▶ Exercise description
Retype, character for character, only the lines below starting at the line that contains "Given this photographic" and ending at the line that contains "0.20 metres", including both of those lines.

(Spatial relationship entries)
********

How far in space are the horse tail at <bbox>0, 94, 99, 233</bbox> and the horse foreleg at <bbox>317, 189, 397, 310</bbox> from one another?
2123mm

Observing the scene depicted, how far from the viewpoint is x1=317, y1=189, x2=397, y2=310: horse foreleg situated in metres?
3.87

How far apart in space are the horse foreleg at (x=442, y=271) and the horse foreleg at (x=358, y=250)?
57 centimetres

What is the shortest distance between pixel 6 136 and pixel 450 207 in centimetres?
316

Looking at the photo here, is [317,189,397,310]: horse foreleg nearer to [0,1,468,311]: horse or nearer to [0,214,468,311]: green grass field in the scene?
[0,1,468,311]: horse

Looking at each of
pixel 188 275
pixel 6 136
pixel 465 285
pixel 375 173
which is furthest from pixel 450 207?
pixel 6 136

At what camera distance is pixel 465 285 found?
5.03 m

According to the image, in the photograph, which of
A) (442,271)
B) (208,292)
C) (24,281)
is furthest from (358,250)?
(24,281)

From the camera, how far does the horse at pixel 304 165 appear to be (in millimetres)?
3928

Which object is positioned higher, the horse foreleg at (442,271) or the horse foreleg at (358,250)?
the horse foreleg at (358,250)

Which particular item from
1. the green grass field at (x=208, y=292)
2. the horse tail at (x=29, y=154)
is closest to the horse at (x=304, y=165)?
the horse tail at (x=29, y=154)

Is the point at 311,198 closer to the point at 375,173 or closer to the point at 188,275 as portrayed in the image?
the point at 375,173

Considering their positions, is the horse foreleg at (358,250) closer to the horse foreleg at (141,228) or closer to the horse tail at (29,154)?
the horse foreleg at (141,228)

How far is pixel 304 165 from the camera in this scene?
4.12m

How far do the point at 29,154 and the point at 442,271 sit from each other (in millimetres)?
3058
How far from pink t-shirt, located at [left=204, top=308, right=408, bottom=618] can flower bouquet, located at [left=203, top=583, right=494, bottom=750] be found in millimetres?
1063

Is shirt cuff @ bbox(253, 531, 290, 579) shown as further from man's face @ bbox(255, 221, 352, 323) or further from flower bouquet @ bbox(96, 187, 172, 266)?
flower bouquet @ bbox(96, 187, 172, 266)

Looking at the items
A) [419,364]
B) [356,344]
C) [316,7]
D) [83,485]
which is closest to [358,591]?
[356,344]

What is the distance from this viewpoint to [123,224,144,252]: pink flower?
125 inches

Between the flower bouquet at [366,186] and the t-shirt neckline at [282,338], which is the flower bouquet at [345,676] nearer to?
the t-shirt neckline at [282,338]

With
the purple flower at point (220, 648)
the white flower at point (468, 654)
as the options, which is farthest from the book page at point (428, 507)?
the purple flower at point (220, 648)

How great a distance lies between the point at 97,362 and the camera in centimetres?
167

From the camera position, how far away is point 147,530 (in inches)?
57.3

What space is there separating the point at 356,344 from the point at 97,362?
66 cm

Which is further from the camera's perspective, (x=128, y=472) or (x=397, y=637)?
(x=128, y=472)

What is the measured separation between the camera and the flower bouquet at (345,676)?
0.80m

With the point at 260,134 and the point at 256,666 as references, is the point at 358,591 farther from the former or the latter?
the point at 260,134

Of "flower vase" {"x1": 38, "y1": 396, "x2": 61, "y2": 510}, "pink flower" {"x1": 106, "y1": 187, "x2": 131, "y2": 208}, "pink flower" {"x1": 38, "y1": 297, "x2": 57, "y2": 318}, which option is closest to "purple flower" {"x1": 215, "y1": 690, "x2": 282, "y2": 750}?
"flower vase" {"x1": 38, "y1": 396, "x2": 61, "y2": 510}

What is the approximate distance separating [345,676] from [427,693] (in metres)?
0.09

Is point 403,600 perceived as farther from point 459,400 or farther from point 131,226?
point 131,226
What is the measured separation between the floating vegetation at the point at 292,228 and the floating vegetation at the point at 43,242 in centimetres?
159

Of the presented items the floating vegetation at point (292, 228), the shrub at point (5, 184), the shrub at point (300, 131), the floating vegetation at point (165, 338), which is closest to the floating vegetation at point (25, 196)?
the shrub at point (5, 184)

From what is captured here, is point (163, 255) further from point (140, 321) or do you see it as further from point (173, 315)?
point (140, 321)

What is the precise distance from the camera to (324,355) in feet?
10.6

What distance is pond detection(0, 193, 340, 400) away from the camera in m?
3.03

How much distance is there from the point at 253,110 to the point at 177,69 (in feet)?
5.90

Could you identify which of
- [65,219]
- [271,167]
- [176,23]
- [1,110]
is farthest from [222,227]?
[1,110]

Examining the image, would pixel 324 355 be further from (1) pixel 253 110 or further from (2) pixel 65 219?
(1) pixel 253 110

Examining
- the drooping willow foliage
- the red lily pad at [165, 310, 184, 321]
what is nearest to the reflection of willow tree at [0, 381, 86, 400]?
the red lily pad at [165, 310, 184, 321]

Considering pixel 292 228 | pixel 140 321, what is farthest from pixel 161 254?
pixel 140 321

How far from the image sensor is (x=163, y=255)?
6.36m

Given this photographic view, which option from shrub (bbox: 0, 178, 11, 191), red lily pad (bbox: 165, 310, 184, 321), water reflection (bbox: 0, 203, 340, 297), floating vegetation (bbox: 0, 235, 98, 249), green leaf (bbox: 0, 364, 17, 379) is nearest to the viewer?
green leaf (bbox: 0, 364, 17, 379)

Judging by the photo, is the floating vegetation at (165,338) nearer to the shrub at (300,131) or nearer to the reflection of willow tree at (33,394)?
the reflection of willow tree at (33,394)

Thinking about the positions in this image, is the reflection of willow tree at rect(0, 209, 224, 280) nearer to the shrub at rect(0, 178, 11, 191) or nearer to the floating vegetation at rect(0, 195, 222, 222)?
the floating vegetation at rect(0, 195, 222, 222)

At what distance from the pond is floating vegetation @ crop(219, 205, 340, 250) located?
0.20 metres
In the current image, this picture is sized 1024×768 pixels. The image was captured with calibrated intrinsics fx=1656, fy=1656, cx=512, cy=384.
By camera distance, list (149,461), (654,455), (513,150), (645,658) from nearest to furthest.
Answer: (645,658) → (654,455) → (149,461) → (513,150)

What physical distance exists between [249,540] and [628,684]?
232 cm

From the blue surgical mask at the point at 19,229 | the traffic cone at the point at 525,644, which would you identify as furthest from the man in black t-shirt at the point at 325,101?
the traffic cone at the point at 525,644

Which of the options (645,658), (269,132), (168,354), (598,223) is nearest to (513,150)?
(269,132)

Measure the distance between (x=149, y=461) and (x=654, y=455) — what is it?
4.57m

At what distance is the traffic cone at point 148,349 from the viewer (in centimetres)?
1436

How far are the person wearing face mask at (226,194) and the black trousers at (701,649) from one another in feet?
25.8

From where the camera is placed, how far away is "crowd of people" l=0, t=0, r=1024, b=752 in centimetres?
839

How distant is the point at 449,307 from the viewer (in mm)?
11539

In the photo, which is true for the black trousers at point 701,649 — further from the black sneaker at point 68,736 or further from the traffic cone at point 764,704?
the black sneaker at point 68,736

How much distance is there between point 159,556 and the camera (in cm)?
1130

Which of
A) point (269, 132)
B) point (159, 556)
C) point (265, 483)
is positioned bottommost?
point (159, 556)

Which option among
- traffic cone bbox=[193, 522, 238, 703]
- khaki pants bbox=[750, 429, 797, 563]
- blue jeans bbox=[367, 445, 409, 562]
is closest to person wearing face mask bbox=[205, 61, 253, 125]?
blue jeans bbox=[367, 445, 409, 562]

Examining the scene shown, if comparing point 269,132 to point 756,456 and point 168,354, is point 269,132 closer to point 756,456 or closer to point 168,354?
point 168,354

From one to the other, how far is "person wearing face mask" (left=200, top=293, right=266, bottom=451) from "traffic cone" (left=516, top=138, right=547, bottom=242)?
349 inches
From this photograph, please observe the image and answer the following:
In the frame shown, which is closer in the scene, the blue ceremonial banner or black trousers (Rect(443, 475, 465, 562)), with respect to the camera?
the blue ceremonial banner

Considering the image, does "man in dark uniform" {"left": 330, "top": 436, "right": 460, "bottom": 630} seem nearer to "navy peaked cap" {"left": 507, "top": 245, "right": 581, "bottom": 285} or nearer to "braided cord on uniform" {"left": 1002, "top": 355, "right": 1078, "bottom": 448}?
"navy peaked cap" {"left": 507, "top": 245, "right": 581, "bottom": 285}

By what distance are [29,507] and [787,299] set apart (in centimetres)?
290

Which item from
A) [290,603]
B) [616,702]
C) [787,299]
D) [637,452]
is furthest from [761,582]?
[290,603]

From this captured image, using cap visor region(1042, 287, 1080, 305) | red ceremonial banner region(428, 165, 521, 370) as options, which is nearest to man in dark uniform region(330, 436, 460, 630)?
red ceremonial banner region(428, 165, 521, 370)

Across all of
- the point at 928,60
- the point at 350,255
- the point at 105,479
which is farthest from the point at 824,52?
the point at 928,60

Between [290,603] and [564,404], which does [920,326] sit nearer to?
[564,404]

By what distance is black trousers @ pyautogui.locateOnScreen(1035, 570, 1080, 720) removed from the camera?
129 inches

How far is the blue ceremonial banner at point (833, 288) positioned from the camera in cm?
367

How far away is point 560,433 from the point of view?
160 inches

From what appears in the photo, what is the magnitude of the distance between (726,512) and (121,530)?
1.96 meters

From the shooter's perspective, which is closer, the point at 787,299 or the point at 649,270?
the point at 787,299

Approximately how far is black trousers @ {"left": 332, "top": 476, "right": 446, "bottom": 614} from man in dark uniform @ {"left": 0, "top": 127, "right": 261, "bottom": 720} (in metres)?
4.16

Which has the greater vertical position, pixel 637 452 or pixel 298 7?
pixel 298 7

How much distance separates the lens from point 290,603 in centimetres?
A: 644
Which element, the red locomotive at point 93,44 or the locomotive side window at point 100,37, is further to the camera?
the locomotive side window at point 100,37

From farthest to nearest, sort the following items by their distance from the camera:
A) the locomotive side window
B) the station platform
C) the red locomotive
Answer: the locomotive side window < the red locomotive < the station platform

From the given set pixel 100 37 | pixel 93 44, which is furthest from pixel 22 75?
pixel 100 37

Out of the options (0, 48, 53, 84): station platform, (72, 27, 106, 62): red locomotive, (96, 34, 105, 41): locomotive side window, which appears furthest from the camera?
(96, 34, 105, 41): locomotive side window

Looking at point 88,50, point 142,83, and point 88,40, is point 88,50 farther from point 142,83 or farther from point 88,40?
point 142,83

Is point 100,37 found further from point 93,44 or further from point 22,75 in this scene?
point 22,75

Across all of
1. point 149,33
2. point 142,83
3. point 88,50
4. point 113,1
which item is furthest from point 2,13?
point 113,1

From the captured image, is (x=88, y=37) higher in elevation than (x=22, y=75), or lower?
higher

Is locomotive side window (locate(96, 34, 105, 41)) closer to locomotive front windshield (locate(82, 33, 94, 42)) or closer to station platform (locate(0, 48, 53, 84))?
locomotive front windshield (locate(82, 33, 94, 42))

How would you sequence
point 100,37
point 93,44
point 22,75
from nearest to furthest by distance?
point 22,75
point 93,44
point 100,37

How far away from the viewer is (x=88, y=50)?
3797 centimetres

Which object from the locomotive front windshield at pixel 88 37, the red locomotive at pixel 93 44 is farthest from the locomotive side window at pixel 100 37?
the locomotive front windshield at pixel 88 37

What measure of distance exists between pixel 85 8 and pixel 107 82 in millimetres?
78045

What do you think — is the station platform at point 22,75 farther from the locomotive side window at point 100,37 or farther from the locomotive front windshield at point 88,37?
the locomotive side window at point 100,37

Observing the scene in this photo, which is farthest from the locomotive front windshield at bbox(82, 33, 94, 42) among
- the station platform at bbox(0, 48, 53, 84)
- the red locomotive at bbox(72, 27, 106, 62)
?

********

▶ Output
Given this photographic view, which option from shrub (bbox: 0, 178, 11, 191), red lily pad (bbox: 165, 310, 184, 321), water reflection (bbox: 0, 203, 340, 297), floating vegetation (bbox: 0, 235, 98, 249), green leaf (bbox: 0, 364, 17, 379) is nearest to the viewer?
green leaf (bbox: 0, 364, 17, 379)

Judging by the photo, is the floating vegetation at (165,338) nearer to the shrub at (300,131) or nearer to the reflection of willow tree at (33,394)?
the reflection of willow tree at (33,394)

Thinking about the positions in this image, is the reflection of willow tree at rect(0, 209, 224, 280) nearer to the shrub at rect(0, 178, 11, 191) or nearer to the floating vegetation at rect(0, 195, 222, 222)?
the floating vegetation at rect(0, 195, 222, 222)

At what distance from the pond is floating vegetation @ crop(219, 205, 340, 250) located?
0.20 metres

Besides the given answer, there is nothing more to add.